Hukum Acara Perdata adalah ketentuan – ketentuan atau peraturan – peraturan hukum yang mengatur bagaimana caranya mempertahankan atau menjamin ditaatinya Hukum Perdata materil dengan perantaraan Hakim/Pengadilan di persidangan. Secara konkrit dapat ditegaskan bahwa Hukum Acara Perdata mengatur tentang bagaimana caranya mengajukan tuntutan hak, memeriksa, mengadili serta memutus suatu perkara di persidangan, dan pelaksanaan (eksekusi) dari putusan tersebut.
Law Enforcement atau “Penegakkan Hukum” pada prinsipnya dimaksudkan agar tidak terjadi tindakan “MAIN HAKIM SENDIRI”. Akan tetapi, kenyataannya dalam Hukum Acara Perdata tidak dijumpai ketentuan yang tegas melarang tindakan menghakimi sendiri (eigenrichting). Larangan eigenrichting tersebut terdapat dalam Putusan Mahkamah Agung Tanggal 10 Desember 1973 No. 366 K/Sip/1973.
Sumber – sumber Hukum Acara Perdata, meliputi:
- HIR (Het Herziene Indonesich Reglement) atau Reglemen Indonesia yang Diperbaharui (untuk Jawa dan Madura).
- RBg (Rechtsreglement Buitengewesten) atau Reglemen Daerah Seberang (untuk luar Jawa dan Madura).
- Rv (Reglement op de Burgerlijke Rechtsvordering) atau Reglemen Hukum Acara Perdata untuk Golongan Eropa.
- RO (Reglement op de Rechtsterlijke Organisatie in het beleid der Justitie in Indonesia (Reglemen tentang Organisasi Kehakiman).
- Kitab Undang – Undang Hukum Acara Perdata (KUHPerdata).
- Yurisprudensi.
- Perjanjian Internasional.
- Doktrin.
Asas – Asas Hukum Acara Perdata, meliputi:
1. Hakim Bersifat Menunggu.
Kalau tidak ada tuntutan hak atau penuntutan, tidak ada Hakim (Wo kein Klager ist, ist kein Richter; nemo judex sine actore).
2. Hakim Pasif.
3. Sifat Terbukanya Persidangan.
4. Mendengar kedua belah pihak.
Audi et alteram partem, atau Eines Mannes Rede, ist keines mannes rede, man soll sie horen alle beide.
5. Putusan harus disertai alasan – alasan.
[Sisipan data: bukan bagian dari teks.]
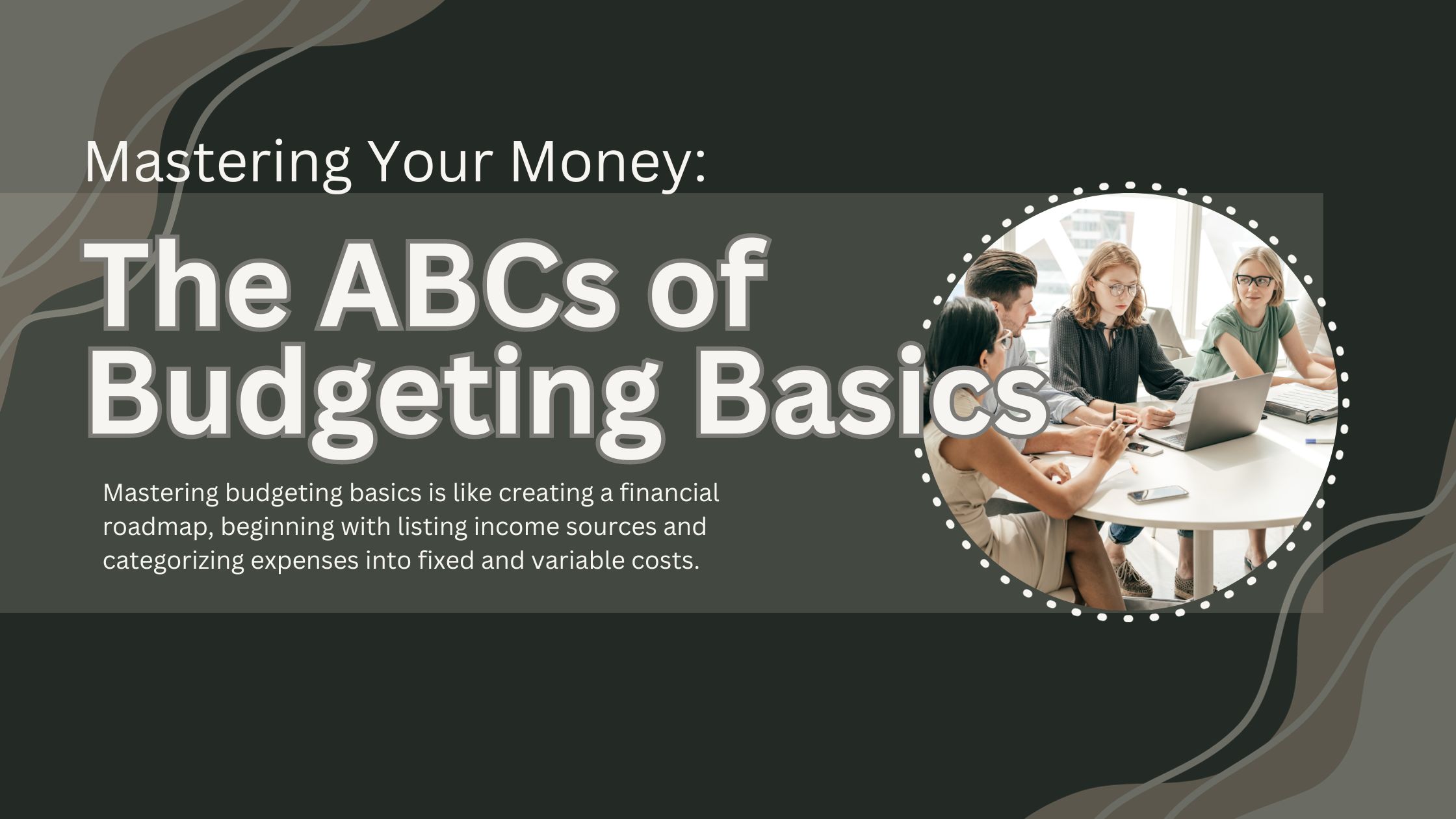 Mastering Your Money:

The ABCs of Budgeting Basics

Mastering budgeting basics is like creating a financial roadmap, beginning with listing income sources and categorizing expenses into fixed and variable costs.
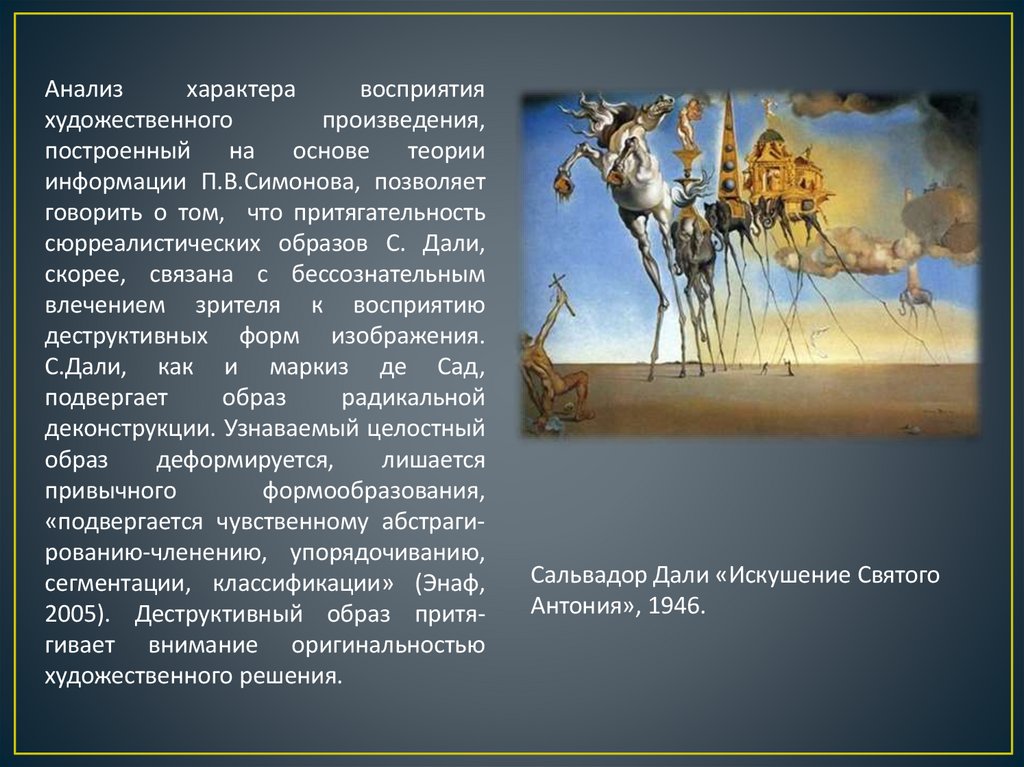 Анализ характера восприятия художественного произведения, построенный на основе теории информации П.В.Симонова, позволяет говорить о том, что притягательность сюрреалистических образов С. Дали, скорее, связана с бессознательным влечением зрителя к восприятию деструктивных форм изображения. С.Дали, как и маркиз де Сад, подвергает образ радикальной деконструкции. Узнаваемый целостный образ деформируется, лишается привычного формообразования, «подвергается чувственному абстрагированию-членению, упорядочиванию, сегментации, классификации» (Энаф, 2005). Деструктивный образ притягивает внимание оригинальностью художественного решения.

Сальвадор Дали «Искушение Святого Антония», 1946.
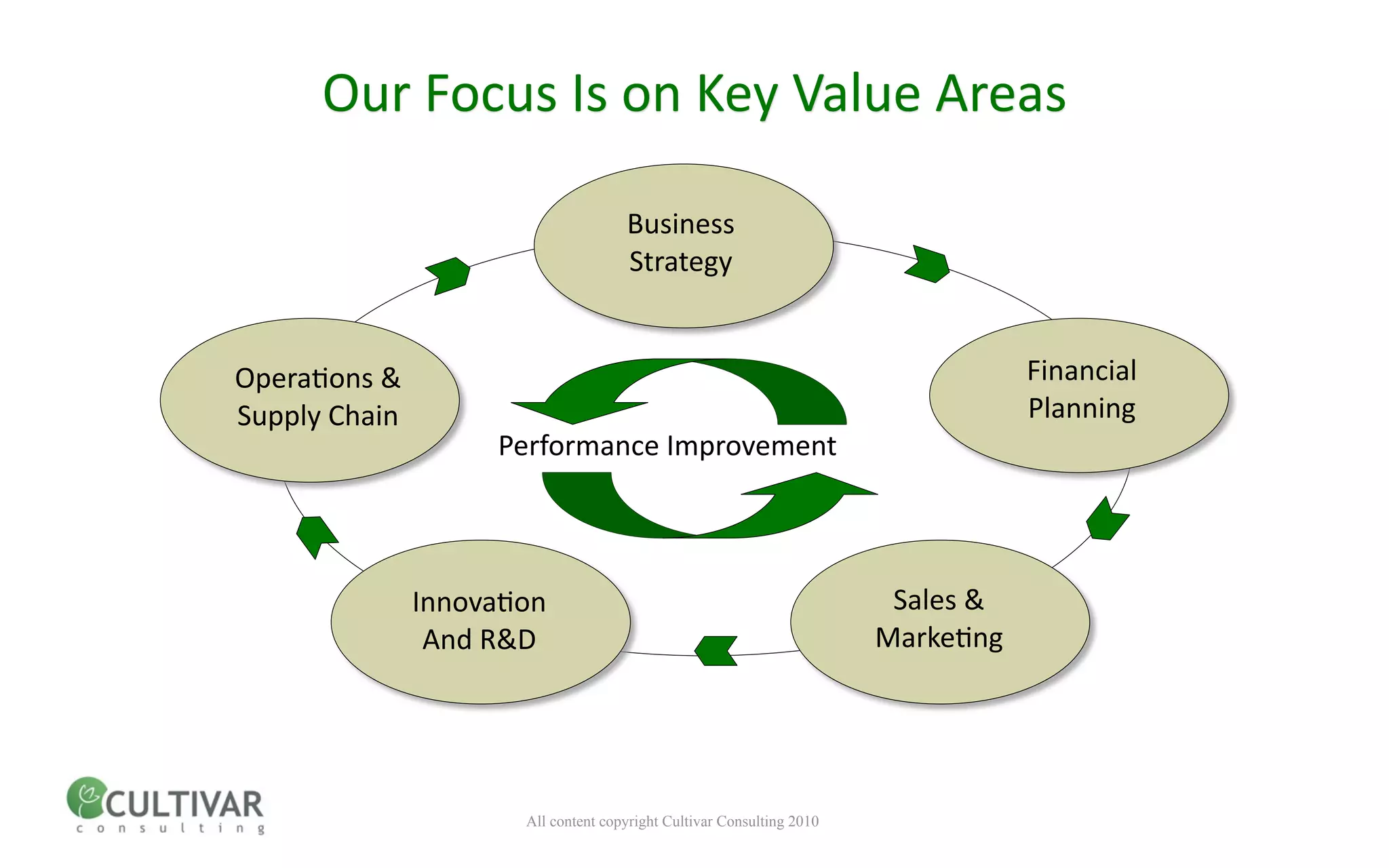 Our Focus Is on Key Value Areas

Business Strategy

Financial Planning

Sales & Marketing

Innovation And R&D

Operations & Supply Chain

Performance Improvement

CULTIVAR
consulting

All content copyright Cultivar Consulting 2010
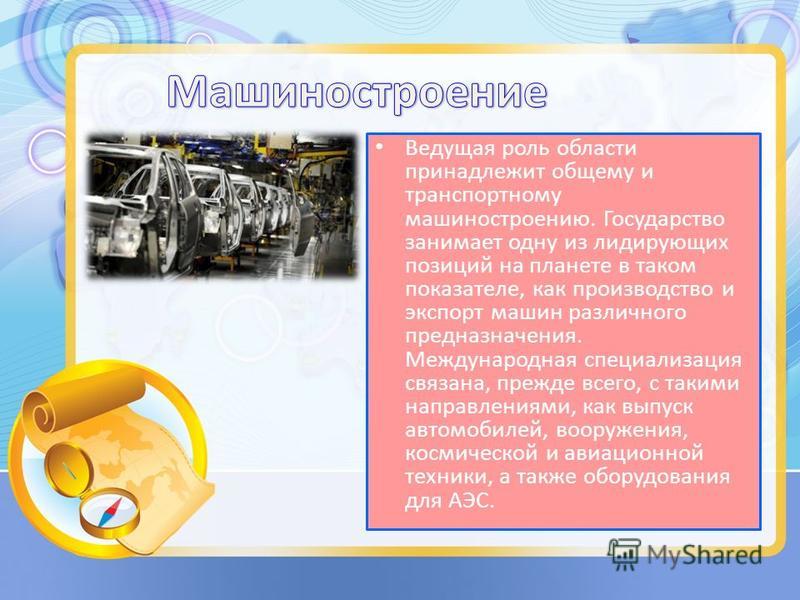 Машиностроение

• Ведущая роль области принадлежит общему и транспортному машиностроению. Государство занимает одну из лидирующих позиций на планете в таком показателе, как производство и экспорт машин различного предназначения. Международная специализация связана, прежде всего, с такими направлениями, как выпуск автомобилей, вооружения, космической и авиационной техники, а также оборудования для АЭС.

MyShared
6. Beracara Dikenakan Biaya.
7. Tidak ada Keharusan Mewakilkan.
Sehubungan dengan konsepsi yang dikemukakan diatas, Hakim dalam menjalankan tugas, fungsi dan kewajibannya memiliki kewenangan atau kekuasaan yang secara normatif – imperatif diatur dalam peraturan perundang – undangan. Ketentuan mengenai Kekuasaan kehakiman diatur dalam UU No. 48 Tahun 2009 Tentang Kekuasaan Kehakiman, UU No. 8 Tahun 2004 Tentang Peradilan Umum, UU No. 3 Tahun 2009 Tentang Mahkamah Agung.